- _Questions on scene geometry_:
— start —

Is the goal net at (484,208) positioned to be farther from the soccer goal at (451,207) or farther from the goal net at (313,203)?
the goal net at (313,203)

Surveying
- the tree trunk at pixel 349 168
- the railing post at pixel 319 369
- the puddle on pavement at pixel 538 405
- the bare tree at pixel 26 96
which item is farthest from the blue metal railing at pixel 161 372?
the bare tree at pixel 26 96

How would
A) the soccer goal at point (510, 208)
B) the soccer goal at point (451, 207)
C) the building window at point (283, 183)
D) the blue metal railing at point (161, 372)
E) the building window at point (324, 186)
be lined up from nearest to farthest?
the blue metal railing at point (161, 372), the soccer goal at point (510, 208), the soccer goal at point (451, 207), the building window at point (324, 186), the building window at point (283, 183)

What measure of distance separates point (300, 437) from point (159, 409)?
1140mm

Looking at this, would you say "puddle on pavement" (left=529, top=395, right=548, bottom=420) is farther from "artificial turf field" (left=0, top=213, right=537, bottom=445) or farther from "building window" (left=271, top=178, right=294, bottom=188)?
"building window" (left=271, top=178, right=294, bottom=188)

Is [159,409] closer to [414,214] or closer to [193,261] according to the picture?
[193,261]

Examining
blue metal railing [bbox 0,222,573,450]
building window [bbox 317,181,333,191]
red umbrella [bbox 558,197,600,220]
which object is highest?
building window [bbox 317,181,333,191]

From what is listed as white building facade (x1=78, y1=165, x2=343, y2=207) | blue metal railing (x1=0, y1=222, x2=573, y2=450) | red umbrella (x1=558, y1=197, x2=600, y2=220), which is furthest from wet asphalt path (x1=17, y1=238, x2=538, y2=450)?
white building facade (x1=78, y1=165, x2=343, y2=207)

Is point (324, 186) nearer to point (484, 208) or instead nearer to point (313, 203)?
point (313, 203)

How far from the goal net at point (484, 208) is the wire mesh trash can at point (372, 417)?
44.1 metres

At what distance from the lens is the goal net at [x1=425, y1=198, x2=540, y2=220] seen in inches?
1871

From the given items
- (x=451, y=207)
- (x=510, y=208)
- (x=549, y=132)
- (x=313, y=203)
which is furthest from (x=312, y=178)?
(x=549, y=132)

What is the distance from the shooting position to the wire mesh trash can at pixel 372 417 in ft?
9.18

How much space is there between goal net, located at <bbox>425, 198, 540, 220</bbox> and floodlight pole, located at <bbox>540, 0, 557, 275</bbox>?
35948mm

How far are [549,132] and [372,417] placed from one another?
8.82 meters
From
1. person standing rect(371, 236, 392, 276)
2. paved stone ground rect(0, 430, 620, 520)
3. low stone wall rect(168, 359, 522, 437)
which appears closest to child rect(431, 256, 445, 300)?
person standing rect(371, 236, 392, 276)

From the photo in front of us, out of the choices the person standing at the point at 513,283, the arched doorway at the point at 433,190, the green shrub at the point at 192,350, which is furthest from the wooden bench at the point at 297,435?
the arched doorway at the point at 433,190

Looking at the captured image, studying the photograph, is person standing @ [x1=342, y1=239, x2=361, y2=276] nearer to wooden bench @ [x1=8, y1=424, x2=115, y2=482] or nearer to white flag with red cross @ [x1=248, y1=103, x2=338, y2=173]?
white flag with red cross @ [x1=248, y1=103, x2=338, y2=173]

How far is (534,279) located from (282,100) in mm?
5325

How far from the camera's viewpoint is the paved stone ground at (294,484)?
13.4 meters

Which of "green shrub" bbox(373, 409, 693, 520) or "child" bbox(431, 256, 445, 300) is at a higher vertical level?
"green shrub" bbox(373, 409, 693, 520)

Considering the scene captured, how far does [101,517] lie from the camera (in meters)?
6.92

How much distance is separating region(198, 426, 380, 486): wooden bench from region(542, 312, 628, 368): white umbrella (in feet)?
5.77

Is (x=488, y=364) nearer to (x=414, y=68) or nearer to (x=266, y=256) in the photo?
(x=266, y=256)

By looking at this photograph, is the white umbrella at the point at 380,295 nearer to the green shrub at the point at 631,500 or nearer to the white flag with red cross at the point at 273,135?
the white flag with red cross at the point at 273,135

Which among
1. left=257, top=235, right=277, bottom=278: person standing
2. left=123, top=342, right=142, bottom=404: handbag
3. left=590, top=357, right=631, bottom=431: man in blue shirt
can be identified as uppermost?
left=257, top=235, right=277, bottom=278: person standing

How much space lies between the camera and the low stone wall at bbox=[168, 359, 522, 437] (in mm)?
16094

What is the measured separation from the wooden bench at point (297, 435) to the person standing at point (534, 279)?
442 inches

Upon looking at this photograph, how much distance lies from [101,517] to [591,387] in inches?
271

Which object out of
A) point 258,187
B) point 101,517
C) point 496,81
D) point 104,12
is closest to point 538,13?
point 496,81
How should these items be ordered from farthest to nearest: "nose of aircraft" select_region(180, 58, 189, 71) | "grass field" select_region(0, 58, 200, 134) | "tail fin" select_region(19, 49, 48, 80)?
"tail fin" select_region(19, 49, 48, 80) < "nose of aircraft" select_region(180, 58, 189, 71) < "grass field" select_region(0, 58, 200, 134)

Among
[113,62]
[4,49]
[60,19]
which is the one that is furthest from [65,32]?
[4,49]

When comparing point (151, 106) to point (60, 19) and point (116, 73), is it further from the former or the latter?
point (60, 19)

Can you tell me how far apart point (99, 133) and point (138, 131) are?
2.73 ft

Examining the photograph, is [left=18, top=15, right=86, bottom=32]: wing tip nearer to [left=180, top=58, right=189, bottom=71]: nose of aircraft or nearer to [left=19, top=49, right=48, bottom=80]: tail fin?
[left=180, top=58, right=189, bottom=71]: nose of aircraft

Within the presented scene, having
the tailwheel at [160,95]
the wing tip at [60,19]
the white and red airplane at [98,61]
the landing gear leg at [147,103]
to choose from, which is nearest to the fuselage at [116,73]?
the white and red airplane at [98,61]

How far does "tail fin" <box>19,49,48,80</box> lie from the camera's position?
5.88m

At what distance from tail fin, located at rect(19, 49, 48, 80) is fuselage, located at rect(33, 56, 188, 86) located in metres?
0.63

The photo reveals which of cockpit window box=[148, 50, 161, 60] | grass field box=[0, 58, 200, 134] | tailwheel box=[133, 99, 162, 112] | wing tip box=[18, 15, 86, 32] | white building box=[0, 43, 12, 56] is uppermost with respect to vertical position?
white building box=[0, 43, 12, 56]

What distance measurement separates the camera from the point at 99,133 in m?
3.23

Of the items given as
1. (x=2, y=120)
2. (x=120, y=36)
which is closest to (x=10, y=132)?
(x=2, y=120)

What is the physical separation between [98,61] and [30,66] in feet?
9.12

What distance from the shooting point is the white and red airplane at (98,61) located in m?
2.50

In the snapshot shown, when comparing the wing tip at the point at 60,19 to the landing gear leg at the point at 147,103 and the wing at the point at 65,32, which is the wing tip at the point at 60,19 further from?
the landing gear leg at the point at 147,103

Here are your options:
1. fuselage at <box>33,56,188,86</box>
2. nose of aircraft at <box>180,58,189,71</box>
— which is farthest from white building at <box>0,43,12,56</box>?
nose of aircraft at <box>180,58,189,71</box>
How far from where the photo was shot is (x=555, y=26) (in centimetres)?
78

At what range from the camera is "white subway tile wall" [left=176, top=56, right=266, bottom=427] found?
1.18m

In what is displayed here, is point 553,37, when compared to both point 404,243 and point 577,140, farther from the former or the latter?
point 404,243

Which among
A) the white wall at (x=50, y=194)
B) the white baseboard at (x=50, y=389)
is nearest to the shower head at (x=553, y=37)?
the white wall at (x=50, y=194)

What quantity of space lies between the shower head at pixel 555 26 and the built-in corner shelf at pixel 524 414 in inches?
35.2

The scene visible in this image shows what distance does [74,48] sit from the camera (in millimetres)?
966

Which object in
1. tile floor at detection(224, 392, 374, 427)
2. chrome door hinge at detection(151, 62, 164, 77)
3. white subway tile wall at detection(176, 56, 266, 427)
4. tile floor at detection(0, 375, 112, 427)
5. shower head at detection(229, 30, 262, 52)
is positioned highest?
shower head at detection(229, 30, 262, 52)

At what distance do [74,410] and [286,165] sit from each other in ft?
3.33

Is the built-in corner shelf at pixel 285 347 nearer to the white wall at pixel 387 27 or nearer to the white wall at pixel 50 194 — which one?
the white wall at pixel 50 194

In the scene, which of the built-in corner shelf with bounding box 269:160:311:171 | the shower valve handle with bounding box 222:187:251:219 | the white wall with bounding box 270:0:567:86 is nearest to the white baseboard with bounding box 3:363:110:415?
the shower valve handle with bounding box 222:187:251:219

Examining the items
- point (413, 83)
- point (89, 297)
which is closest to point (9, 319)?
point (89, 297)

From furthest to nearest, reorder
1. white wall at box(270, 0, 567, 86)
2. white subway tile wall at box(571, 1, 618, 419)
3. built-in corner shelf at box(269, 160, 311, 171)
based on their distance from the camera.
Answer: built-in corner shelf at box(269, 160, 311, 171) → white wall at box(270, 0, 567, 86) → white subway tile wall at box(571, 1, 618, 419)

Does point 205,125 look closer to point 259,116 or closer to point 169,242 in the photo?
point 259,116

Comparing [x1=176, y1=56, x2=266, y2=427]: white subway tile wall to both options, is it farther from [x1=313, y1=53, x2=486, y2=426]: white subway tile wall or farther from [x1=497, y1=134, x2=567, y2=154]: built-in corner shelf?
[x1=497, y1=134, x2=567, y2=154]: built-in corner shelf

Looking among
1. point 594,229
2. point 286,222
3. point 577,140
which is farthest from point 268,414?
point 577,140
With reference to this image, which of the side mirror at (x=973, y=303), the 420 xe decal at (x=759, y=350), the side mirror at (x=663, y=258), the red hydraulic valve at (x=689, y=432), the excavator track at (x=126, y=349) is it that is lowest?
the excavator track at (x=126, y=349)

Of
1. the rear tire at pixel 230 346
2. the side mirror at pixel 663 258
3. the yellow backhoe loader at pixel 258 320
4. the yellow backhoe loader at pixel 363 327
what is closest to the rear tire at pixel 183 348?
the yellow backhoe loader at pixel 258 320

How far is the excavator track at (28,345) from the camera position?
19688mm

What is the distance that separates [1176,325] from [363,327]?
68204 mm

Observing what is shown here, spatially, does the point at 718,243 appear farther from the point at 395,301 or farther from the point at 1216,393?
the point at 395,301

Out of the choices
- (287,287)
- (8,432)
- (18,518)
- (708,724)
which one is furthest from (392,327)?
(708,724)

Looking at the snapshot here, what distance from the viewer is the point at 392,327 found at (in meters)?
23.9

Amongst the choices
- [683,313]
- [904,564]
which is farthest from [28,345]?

— end —

- _Short task_: Write out the items word for word, beginning with the line that contains "How far is the" and continuing through the final line of the items.

- _The output_:
How far is the excavator track at (28,345) from the camera position?
19688mm

What is the distance that separates [1176,325] from [363,327]?
68204 mm

Observing what is shown here, spatially, does the point at 718,243 appear farther from the point at 395,301 or farther from the point at 1216,393?
the point at 395,301

Out of the choices
- (287,287)
- (8,432)
- (18,518)
- (708,724)
which one is furthest from (392,327)?
(708,724)

Looking at the snapshot here, what distance from the viewer is the point at 392,327 found at (in meters)?
23.9

Amongst the choices
- [683,313]
- [904,564]
which is farthest from [28,345]?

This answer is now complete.